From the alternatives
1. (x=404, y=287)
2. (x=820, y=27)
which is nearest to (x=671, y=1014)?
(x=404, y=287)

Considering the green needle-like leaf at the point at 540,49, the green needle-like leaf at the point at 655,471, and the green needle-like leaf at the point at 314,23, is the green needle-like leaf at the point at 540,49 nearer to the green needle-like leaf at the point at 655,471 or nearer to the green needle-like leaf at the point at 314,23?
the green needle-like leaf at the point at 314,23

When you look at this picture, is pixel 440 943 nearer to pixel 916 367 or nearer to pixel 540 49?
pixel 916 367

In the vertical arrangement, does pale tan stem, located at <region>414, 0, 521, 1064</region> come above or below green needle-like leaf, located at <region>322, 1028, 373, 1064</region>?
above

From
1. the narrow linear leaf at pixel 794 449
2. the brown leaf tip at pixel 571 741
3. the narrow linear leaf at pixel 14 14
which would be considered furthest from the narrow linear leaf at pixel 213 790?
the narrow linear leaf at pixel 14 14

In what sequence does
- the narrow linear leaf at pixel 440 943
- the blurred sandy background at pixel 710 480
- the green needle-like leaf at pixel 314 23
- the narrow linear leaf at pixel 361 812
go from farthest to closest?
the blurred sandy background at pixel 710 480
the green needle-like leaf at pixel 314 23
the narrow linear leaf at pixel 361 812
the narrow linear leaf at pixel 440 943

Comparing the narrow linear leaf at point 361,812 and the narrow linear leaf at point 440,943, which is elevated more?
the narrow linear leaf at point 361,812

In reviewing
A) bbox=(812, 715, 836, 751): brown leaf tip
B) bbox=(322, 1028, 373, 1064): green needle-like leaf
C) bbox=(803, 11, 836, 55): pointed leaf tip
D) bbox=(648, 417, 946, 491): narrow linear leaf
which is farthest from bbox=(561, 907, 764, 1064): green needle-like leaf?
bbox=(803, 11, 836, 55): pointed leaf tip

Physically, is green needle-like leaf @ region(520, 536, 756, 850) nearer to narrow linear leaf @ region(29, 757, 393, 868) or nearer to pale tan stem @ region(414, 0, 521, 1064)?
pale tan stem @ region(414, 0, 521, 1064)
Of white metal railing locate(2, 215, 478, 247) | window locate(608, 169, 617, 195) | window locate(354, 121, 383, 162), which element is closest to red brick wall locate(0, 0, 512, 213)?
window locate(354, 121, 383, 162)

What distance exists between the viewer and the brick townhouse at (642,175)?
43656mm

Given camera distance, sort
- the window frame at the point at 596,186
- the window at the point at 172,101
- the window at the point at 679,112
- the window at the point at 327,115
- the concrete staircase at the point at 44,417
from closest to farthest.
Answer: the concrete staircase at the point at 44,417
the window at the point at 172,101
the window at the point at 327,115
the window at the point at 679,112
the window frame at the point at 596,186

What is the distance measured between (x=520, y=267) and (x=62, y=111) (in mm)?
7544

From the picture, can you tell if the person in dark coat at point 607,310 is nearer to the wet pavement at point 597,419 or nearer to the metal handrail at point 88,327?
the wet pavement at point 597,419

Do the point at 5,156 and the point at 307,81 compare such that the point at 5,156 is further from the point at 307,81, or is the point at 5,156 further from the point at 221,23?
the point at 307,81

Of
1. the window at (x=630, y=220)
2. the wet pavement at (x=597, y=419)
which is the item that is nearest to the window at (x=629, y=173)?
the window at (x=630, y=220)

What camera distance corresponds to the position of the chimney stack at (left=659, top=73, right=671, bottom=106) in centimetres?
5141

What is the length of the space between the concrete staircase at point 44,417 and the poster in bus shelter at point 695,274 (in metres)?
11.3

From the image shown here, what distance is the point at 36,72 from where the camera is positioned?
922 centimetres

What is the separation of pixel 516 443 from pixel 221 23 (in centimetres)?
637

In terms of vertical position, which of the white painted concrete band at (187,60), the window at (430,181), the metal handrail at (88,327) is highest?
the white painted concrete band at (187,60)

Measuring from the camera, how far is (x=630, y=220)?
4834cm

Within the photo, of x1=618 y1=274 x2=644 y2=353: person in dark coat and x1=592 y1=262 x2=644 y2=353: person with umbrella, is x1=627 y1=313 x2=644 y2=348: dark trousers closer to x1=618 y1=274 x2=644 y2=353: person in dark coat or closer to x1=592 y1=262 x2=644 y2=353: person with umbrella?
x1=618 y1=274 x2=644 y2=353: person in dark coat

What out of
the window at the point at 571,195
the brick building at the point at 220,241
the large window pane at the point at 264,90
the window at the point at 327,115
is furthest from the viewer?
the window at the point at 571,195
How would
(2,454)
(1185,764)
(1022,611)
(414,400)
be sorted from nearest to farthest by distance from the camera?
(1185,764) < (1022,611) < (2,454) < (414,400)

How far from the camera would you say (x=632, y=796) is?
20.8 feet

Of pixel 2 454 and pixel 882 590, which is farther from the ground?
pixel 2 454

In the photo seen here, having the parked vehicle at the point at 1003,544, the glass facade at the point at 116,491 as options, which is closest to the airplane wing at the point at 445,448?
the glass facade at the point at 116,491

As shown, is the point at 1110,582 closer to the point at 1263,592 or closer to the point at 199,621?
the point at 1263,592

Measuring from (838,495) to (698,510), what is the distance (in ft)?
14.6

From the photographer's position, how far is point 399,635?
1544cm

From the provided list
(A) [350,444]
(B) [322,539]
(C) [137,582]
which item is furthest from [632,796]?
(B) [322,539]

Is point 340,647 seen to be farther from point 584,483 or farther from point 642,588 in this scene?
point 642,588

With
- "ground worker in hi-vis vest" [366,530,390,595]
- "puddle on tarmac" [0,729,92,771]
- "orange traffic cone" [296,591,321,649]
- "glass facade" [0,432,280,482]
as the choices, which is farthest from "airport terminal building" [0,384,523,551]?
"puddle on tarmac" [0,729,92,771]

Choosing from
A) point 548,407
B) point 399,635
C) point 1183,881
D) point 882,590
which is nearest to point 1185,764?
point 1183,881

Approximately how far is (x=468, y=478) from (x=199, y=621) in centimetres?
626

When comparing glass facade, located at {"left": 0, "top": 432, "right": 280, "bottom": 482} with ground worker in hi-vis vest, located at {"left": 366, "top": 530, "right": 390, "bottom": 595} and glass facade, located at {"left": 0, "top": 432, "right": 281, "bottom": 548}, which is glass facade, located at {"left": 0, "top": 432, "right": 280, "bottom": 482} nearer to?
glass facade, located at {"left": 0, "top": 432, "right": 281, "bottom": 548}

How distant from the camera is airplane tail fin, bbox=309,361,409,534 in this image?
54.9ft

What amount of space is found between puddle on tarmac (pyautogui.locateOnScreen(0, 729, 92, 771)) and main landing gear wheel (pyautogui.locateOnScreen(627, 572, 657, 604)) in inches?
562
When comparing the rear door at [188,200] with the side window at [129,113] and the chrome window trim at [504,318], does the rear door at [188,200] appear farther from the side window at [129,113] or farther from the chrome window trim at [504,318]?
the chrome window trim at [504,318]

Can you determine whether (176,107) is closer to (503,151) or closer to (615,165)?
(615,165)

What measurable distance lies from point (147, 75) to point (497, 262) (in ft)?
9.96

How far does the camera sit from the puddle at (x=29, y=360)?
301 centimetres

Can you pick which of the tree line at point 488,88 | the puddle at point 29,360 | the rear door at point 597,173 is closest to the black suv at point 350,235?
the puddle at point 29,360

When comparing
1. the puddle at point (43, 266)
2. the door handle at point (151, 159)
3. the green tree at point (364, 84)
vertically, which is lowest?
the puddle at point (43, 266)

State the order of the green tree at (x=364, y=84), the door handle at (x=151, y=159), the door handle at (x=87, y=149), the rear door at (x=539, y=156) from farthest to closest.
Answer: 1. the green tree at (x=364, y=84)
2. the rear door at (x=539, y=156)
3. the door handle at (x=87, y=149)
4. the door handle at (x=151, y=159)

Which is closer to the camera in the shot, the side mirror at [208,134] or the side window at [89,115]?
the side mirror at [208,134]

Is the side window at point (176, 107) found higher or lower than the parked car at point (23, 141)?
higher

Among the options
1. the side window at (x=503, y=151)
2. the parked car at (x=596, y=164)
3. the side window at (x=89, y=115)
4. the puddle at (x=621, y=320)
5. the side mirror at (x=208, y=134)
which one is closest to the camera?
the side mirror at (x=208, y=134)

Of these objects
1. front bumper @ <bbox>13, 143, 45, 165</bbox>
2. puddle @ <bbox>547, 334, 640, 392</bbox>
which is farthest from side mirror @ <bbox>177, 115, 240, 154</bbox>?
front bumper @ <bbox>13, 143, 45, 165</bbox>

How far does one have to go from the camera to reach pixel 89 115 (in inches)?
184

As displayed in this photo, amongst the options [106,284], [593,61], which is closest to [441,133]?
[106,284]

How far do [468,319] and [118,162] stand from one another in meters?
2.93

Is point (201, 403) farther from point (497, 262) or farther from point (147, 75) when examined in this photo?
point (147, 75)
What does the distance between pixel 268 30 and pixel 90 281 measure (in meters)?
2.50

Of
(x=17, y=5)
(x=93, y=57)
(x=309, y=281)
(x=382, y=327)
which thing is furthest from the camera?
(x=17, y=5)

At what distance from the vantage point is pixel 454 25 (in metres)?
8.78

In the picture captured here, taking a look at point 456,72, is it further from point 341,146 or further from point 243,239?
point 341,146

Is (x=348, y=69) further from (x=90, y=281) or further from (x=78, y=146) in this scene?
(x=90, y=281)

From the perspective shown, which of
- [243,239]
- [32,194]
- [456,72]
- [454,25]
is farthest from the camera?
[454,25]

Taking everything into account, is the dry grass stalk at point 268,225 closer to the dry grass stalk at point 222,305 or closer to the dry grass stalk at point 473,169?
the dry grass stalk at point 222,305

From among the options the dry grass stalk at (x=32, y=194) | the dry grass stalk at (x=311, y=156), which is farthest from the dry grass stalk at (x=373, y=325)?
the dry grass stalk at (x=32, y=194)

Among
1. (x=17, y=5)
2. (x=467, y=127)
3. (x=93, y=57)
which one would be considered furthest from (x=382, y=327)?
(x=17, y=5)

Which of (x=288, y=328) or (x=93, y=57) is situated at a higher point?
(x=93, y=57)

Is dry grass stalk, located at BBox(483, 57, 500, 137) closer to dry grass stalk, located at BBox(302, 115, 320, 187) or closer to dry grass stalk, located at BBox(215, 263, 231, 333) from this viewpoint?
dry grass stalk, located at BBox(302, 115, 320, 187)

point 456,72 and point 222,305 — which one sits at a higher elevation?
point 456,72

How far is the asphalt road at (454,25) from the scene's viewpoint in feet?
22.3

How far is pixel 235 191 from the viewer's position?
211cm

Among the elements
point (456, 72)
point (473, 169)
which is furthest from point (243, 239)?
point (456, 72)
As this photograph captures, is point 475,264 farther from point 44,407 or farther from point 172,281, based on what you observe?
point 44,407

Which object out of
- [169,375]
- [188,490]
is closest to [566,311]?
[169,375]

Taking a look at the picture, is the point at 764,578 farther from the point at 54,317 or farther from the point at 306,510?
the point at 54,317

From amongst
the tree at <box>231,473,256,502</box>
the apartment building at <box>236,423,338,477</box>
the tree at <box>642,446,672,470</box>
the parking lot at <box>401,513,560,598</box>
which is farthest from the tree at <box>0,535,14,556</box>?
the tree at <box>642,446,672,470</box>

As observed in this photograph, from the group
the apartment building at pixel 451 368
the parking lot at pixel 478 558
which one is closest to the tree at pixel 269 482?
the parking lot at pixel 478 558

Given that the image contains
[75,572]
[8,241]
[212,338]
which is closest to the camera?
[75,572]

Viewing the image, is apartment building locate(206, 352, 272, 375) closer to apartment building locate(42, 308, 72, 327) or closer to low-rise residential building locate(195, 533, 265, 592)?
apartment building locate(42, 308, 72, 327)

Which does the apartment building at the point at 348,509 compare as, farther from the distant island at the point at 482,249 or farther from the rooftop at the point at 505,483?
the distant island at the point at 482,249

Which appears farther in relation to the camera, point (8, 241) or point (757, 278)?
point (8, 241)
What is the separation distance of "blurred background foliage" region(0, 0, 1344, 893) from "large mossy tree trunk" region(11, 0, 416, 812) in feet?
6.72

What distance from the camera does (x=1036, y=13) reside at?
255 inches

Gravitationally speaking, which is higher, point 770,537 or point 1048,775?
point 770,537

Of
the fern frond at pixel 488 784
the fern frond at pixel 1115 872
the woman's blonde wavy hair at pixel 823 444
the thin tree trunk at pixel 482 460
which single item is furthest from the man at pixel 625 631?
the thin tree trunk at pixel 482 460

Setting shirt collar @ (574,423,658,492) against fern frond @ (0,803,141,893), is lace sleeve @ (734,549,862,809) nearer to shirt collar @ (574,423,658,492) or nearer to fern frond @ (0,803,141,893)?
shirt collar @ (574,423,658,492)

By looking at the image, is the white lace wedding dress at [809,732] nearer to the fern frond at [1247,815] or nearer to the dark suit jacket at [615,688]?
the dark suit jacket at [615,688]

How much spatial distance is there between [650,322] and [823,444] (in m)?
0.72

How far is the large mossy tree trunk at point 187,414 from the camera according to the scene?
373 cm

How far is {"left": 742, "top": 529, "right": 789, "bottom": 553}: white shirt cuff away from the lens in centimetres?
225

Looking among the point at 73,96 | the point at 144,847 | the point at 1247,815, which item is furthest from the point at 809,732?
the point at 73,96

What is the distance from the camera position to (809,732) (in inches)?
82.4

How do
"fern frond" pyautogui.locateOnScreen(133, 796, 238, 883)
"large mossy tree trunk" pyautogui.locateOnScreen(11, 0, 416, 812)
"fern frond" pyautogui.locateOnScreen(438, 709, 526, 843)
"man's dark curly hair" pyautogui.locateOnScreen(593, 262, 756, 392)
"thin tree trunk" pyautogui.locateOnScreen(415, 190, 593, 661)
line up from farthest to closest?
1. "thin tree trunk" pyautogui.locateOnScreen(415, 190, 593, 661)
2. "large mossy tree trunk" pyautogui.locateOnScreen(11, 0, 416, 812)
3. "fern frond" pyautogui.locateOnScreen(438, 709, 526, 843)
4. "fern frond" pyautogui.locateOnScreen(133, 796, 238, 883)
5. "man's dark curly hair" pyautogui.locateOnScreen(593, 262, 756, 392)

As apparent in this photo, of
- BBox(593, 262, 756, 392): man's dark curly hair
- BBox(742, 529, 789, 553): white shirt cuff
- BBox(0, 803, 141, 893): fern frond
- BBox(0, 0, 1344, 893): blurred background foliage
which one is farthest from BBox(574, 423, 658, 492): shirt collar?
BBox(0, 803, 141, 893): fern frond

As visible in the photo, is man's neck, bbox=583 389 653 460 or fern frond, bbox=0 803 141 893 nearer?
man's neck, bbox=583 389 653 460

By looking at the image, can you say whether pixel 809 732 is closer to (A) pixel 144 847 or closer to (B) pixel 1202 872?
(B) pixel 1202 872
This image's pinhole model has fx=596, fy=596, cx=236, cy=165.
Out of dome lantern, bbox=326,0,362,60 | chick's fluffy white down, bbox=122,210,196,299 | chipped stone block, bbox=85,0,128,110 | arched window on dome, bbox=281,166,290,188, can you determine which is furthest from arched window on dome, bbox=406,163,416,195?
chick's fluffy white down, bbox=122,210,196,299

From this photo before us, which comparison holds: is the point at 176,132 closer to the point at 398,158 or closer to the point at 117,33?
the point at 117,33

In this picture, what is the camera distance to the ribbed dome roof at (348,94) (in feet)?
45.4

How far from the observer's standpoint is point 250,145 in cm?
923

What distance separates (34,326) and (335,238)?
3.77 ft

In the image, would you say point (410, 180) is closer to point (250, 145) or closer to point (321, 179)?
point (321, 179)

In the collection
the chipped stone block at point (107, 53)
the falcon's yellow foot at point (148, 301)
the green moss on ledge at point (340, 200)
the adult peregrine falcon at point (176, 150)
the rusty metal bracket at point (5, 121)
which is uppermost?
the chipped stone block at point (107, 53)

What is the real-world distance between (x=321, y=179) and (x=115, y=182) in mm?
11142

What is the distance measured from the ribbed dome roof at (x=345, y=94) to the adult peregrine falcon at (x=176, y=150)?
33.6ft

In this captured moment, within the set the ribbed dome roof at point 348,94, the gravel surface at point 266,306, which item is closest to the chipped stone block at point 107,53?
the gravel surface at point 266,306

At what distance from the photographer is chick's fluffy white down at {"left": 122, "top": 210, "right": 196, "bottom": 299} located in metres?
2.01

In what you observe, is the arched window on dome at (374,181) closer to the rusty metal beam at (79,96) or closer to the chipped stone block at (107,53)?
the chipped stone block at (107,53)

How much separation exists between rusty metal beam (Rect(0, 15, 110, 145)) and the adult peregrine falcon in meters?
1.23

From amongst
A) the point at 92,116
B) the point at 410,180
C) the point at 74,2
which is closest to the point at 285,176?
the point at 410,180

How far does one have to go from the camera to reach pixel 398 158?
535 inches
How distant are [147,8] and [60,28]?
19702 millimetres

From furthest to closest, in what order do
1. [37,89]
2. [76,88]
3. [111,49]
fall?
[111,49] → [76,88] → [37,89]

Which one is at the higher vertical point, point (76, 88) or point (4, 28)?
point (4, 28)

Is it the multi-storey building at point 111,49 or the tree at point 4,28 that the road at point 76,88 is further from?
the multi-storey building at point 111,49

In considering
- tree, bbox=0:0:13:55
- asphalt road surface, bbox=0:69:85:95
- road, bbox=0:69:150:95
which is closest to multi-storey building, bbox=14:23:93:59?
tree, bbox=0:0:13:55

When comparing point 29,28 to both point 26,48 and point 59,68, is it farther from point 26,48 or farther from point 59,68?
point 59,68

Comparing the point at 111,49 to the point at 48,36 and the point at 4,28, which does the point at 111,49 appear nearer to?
※
▶ _What you need to do_: From the line that contains "Is it the multi-storey" down to the last line of the listing above, repeat each line exactly, and include nothing else.

▶ _Response_:
Is it the multi-storey building at point 111,49 or the tree at point 4,28 that the road at point 76,88 is further from?
the multi-storey building at point 111,49

In considering
- tree, bbox=0:0:13:55
- asphalt road surface, bbox=0:69:85:95
- road, bbox=0:69:150:95
which is closest to multi-storey building, bbox=14:23:93:59?
tree, bbox=0:0:13:55

When comparing point 29,28 to both point 26,48 and point 59,68, is it farther from point 26,48 or farther from point 59,68?
point 59,68

Comparing the point at 111,49 to the point at 48,36 and the point at 4,28, which does the point at 111,49 appear nearer to?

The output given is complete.